作業指示 a - Swapについての文章で、二重かぎかっこ『』に囲まれた語句をすべて挙げてください。かっこの中身だけを書き出すこと。

与えられた文章 -

»»

2017.05.31

Ethereumの分散型トレードプロトコル「Swap」の重要な点

1. 初めに

 
次世代システム研究室のT.Mです。

次世代システム研究室では、Z.com Cloud ブロックチェーン / ConoHa ブロックチェーン の開発に関わっている関係上、ブロックチェーンに関係するイベントを追いかけています。

今回は、2017/05/10 に公開された『「Swap」に関するホワイトペーパー』について考察してみたいと思います。
 

2. Swap の概要

 
この「Swap」に関する記事は、『イーサリアムの分散型トレードプロトコル「Swap」のホワイトペーパーが公開される』で紹介されていますが、もう少し踏み込んだ形での紹介をしたいと思います。

この「Swap」を、Ethereumの概要を理解されている方を対象に要約した形で表現すると、
『オフチェーンで当事者間で直接価値の移転(トークンの交換)を行うためのプロトコルの定義』
(最終的な交換処理はEthereum上のスマートコントラクト上で実施)
と言えるのではないでしょうか。

ここで言う「トークン」は、Webサービスなどで登場する「ワンタイムトークン」などではなく、Ethereum上で発行された『価値を保障された数値(貨幣やポイント)』のことを言います。

「Swap」の実現例として具体的にイメージが湧きそうな表現としては、
『仮想通貨(正確にはトークン)の取引所をEthereum外のオフチェーンで構築し、実際の取引をEthereum上で当事者間で直接交換する仕組みの提案。』

««

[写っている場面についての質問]
»»

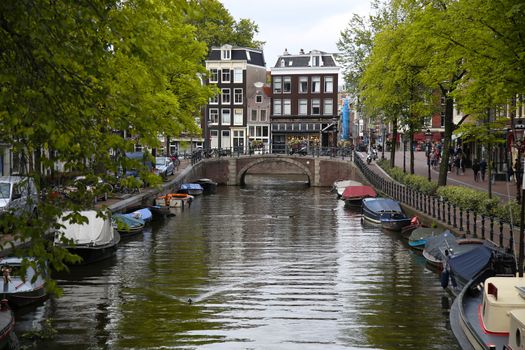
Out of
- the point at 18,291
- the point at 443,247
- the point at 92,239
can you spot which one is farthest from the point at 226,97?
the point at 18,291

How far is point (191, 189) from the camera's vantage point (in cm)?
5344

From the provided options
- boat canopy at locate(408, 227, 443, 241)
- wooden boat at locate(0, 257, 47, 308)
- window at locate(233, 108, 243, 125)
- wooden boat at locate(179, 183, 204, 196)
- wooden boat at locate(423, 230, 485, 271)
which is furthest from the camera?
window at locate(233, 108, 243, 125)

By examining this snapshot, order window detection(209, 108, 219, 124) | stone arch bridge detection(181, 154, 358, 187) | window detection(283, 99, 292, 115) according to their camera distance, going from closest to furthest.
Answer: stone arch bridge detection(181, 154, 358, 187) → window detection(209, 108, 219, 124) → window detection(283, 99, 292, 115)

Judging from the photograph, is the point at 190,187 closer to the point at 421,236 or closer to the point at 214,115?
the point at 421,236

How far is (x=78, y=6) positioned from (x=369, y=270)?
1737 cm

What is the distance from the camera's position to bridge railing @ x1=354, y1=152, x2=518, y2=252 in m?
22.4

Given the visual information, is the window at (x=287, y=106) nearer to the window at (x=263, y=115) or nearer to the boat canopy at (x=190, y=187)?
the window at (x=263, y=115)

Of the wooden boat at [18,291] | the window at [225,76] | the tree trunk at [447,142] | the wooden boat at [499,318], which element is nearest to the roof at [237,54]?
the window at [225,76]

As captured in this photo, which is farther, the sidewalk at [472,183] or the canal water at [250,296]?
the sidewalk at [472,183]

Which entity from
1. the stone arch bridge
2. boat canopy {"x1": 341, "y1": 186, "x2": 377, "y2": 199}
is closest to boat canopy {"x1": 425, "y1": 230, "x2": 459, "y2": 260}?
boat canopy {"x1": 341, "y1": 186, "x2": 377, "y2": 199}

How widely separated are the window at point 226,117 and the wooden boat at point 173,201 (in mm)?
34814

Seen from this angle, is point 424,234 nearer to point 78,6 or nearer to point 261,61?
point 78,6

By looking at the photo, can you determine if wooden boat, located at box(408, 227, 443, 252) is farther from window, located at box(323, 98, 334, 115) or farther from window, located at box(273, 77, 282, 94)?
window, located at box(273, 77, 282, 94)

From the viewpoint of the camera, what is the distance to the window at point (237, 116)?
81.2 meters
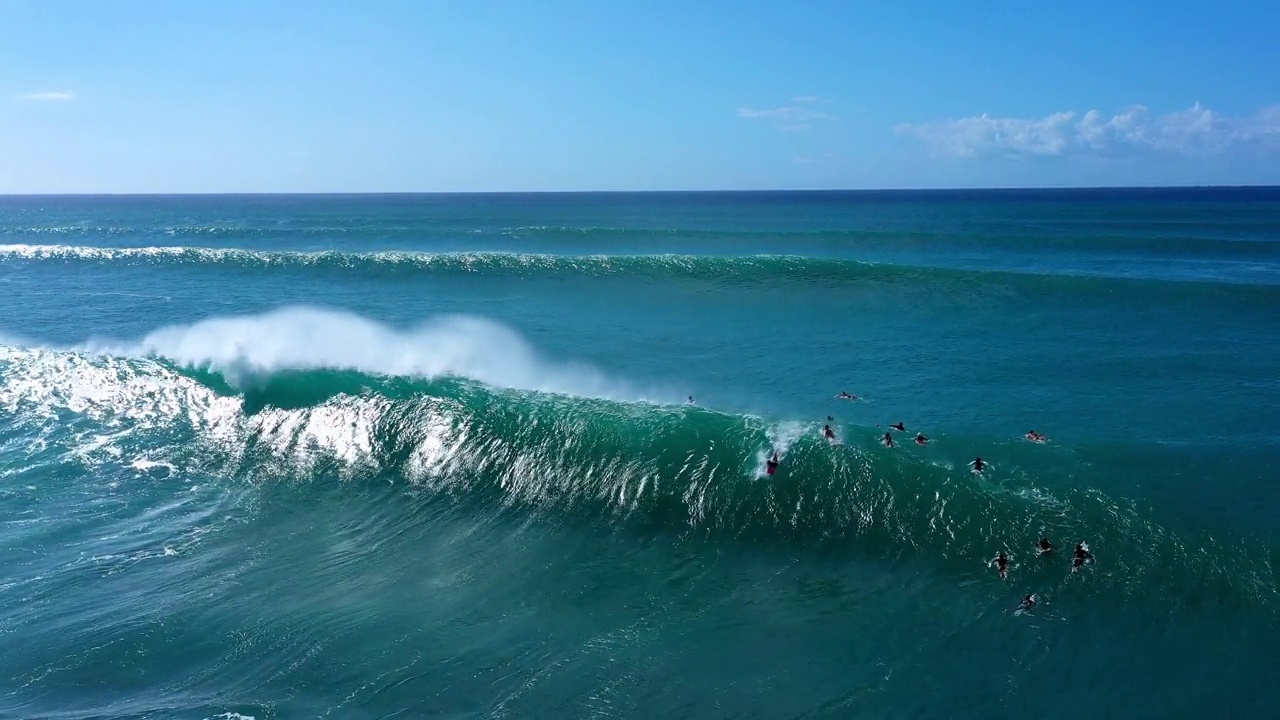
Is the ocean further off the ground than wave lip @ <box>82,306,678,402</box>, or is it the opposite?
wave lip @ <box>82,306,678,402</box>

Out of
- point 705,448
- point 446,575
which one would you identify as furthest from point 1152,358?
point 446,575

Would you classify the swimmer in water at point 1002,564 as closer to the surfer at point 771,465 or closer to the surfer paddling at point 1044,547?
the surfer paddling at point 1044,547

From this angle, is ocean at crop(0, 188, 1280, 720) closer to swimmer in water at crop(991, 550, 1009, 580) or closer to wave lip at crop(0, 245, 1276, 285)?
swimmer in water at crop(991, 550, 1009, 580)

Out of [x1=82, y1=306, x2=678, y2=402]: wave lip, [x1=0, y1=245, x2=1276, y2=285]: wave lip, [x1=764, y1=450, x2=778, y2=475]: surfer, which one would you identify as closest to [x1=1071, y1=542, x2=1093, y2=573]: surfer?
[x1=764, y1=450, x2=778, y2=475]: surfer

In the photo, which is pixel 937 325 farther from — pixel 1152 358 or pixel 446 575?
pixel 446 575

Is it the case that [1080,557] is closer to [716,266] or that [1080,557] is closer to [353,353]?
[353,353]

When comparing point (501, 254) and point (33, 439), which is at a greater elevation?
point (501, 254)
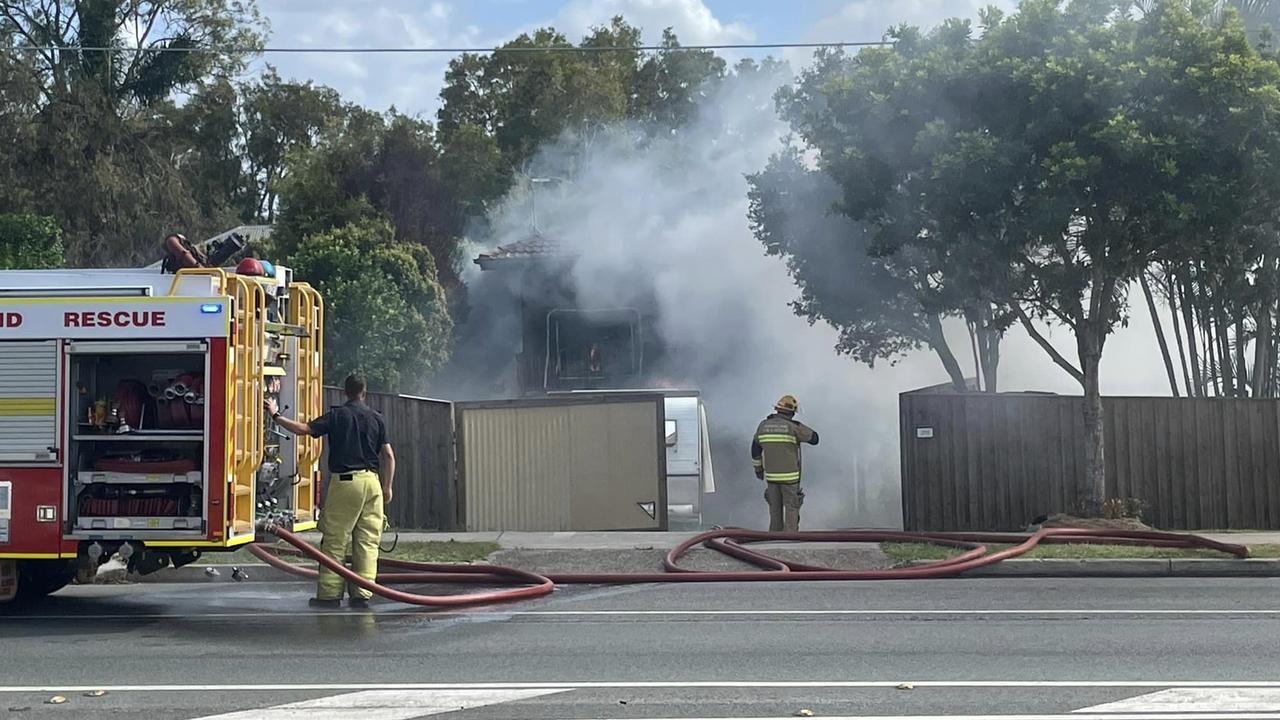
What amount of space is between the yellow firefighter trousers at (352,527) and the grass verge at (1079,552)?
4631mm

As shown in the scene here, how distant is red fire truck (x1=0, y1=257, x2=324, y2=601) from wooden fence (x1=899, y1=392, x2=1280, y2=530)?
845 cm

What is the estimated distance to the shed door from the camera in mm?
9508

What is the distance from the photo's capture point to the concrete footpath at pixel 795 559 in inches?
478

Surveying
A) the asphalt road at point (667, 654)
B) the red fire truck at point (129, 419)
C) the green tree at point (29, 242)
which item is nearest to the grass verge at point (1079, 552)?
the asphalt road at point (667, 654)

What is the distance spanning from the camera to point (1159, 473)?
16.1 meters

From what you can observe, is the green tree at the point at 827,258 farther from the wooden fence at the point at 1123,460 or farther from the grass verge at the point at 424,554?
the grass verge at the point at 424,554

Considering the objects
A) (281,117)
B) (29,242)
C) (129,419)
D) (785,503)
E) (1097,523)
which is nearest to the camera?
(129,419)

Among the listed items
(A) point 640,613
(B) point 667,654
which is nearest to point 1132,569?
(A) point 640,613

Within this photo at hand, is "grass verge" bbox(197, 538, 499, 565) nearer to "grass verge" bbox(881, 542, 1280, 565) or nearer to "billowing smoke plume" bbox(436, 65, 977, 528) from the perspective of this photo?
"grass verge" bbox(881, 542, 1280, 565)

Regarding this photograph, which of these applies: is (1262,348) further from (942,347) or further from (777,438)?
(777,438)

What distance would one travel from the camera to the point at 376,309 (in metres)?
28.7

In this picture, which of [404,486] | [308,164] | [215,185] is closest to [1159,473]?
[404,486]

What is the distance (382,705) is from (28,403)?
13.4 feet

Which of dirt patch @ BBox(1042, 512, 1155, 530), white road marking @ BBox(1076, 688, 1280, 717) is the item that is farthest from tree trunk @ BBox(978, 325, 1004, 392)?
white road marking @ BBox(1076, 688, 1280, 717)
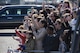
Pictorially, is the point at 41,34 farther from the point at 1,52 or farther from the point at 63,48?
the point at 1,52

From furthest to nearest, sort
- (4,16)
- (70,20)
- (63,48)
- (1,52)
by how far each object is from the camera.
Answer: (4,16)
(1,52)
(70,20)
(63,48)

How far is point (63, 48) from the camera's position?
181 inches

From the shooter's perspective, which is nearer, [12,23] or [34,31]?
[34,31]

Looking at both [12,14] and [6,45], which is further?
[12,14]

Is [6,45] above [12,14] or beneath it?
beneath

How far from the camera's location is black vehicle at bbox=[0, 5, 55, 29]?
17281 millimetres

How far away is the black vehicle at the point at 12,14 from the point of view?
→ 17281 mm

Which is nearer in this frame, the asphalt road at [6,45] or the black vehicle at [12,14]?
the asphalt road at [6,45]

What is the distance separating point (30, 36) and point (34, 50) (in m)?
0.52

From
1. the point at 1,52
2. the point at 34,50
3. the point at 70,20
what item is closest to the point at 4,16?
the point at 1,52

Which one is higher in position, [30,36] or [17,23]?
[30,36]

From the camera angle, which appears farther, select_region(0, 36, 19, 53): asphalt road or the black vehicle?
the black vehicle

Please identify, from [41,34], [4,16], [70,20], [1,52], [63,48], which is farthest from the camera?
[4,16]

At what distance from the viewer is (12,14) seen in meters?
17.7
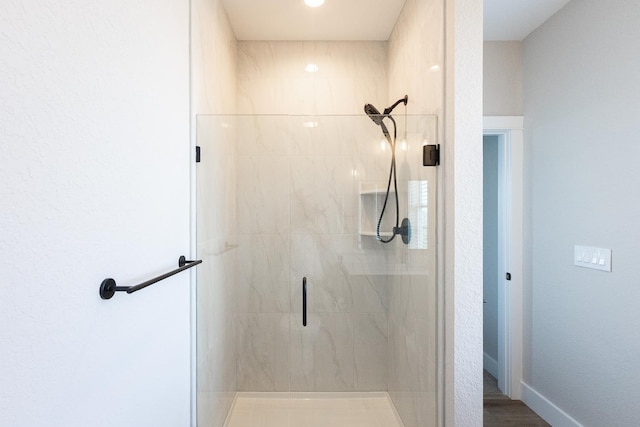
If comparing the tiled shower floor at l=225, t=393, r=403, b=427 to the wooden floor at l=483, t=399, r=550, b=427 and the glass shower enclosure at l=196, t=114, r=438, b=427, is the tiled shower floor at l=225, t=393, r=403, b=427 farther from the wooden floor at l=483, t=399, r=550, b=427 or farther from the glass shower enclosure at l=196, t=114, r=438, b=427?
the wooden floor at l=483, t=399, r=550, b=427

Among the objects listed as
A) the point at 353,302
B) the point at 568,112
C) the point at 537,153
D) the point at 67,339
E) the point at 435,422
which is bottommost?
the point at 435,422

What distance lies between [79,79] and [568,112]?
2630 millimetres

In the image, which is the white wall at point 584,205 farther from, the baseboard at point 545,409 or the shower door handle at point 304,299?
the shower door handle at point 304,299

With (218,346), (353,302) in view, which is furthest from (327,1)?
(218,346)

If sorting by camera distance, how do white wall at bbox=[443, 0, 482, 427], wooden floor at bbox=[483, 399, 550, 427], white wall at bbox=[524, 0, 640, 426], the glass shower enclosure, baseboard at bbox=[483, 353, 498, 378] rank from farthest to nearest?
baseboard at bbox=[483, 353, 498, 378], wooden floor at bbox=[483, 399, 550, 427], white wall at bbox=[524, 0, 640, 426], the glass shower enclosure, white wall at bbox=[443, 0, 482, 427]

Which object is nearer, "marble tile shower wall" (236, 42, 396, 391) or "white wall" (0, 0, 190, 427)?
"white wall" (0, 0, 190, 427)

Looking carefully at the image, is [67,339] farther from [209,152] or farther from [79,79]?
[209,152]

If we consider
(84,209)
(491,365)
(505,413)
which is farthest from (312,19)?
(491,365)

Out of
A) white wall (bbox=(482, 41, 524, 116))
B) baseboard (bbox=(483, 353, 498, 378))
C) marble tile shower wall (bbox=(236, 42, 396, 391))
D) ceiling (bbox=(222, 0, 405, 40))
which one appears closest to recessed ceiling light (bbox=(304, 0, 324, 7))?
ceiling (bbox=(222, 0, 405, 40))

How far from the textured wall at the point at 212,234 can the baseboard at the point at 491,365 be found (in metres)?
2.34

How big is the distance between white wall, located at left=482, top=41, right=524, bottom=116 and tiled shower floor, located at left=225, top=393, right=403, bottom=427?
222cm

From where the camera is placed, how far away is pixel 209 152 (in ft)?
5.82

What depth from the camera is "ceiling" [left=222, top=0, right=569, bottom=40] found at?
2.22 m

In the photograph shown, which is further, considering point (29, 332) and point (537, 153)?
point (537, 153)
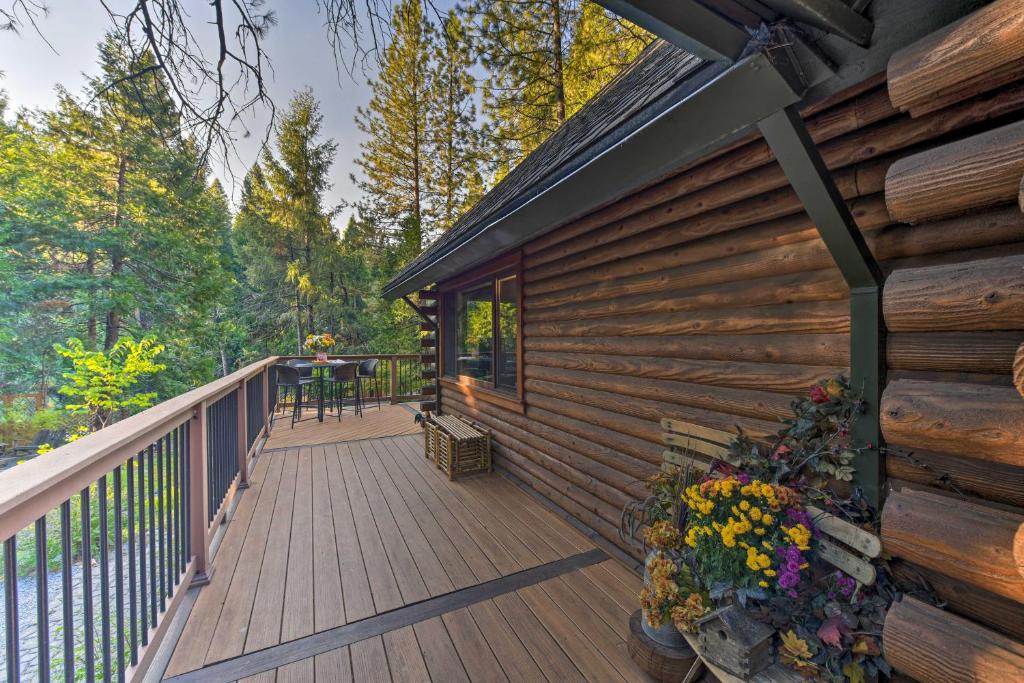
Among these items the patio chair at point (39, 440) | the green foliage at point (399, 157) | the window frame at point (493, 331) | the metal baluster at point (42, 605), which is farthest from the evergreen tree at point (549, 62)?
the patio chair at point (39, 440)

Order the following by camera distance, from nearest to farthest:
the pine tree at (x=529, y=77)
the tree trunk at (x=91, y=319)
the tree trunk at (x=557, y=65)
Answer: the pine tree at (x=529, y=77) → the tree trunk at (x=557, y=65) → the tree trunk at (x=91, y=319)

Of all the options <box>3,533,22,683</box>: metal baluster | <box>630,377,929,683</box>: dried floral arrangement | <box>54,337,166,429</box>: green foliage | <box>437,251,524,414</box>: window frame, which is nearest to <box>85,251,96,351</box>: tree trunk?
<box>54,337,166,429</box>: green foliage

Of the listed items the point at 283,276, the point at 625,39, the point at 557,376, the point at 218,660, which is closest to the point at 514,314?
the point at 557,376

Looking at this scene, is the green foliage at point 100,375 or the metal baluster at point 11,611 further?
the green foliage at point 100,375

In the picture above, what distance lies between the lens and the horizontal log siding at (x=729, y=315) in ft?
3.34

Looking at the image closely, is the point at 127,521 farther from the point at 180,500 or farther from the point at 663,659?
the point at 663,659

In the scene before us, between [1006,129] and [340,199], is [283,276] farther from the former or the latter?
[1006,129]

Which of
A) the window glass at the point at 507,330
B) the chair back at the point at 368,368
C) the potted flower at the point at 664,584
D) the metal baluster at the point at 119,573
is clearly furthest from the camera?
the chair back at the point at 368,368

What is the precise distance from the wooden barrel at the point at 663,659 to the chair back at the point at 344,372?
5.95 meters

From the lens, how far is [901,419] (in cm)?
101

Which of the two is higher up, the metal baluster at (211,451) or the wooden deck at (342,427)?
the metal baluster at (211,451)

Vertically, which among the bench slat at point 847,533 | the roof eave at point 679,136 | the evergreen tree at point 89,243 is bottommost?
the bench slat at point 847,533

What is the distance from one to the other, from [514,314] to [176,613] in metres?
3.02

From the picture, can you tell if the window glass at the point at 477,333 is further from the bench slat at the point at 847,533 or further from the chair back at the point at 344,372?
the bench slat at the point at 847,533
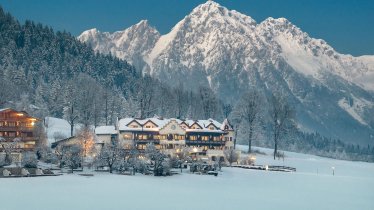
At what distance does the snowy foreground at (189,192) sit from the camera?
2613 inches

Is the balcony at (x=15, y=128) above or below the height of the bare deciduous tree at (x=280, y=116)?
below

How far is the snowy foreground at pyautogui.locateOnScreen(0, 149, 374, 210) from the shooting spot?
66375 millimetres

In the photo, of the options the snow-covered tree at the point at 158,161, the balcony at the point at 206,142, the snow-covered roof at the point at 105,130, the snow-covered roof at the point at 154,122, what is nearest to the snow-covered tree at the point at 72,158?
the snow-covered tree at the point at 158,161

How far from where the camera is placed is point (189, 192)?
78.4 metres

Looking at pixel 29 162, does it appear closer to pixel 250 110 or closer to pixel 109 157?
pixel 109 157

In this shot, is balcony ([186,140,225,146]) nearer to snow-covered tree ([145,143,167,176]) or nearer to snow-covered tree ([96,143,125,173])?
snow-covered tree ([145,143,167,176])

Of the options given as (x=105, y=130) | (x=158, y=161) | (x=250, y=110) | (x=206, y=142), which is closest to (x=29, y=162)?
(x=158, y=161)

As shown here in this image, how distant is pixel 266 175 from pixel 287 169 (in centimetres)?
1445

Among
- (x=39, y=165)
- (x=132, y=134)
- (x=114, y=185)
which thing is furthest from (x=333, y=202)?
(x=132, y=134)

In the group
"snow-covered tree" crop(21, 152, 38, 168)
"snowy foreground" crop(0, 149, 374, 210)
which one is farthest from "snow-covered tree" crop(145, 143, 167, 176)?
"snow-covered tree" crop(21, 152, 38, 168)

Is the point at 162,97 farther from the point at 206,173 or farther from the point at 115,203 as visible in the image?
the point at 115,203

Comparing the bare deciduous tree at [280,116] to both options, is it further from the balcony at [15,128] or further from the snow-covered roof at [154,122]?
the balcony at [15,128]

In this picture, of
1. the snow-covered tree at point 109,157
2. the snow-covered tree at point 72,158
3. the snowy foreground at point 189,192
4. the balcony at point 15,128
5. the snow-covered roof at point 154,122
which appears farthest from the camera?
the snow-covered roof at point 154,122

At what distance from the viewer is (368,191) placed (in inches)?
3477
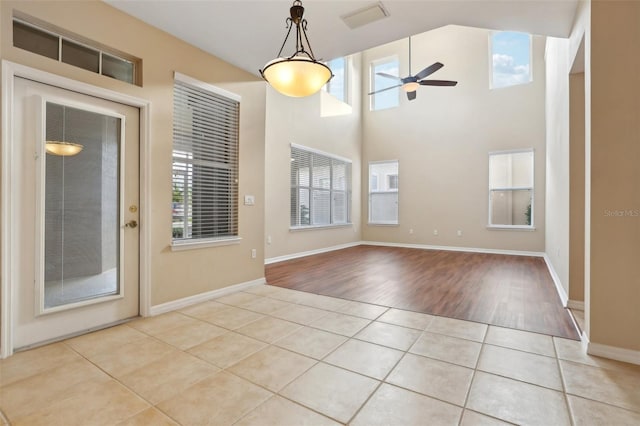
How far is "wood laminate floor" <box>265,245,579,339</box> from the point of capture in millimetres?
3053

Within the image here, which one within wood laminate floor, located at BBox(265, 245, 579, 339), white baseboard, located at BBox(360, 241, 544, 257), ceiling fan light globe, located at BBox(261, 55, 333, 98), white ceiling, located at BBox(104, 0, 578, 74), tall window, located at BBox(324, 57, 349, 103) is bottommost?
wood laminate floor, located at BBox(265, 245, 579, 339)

««

作業指示 b - データの行のうち、「What is the precise」を含む行から「66375 millimetres」を含む行までを、空行を除いて番号付きリストとして並べてください。画像は含めないこと。

最終結果 a -
- 「Swap」に関するホワイトペーパー
- イーサリアムの分散型トレードプロトコル「Swap」のホワイトペーパーが公開される
- オフチェーンで当事者間で直接価値の移転(トークンの交換)を行うためのプロトコルの定義
- 価値を保障された数値(貨幣やポイント)
- 仮想通貨(正確にはトークン)の取引所をEthereum外のオフチェーンで構築し、実際の取引をEthereum上で当事者間で直接交換する仕組みの提案。

最終結果 b -
1. What is the precise distance from the wooden barrel at the point at 663,659 to the chair back at the point at 344,372?
2. 5.95 meters
3. From the lens, how far is [901,419] (in cm)?
4. 101
5. Which of the two is higher up, the metal baluster at (211,451) or the wooden deck at (342,427)?
6. the metal baluster at (211,451)
7. Vertically, which among the bench slat at point 847,533 | the roof eave at point 679,136 | the evergreen tree at point 89,243 is bottommost?
8. the bench slat at point 847,533
9. What is the distance from one to the other, from [514,314] to [176,613] in metres?
10. 3.02
11. From the picture, can you tell if the window glass at the point at 477,333 is further from the bench slat at the point at 847,533 or further from the chair back at the point at 344,372?
12. the bench slat at the point at 847,533
13. At what distance does the snowy foreground at (189,192) sit from the camera?
14. 2613 inches
15. Is the balcony at (x=15, y=128) above or below the height of the bare deciduous tree at (x=280, y=116)?
16. below
17. How far is the snowy foreground at pyautogui.locateOnScreen(0, 149, 374, 210) from the shooting spot?
18. 66375 millimetres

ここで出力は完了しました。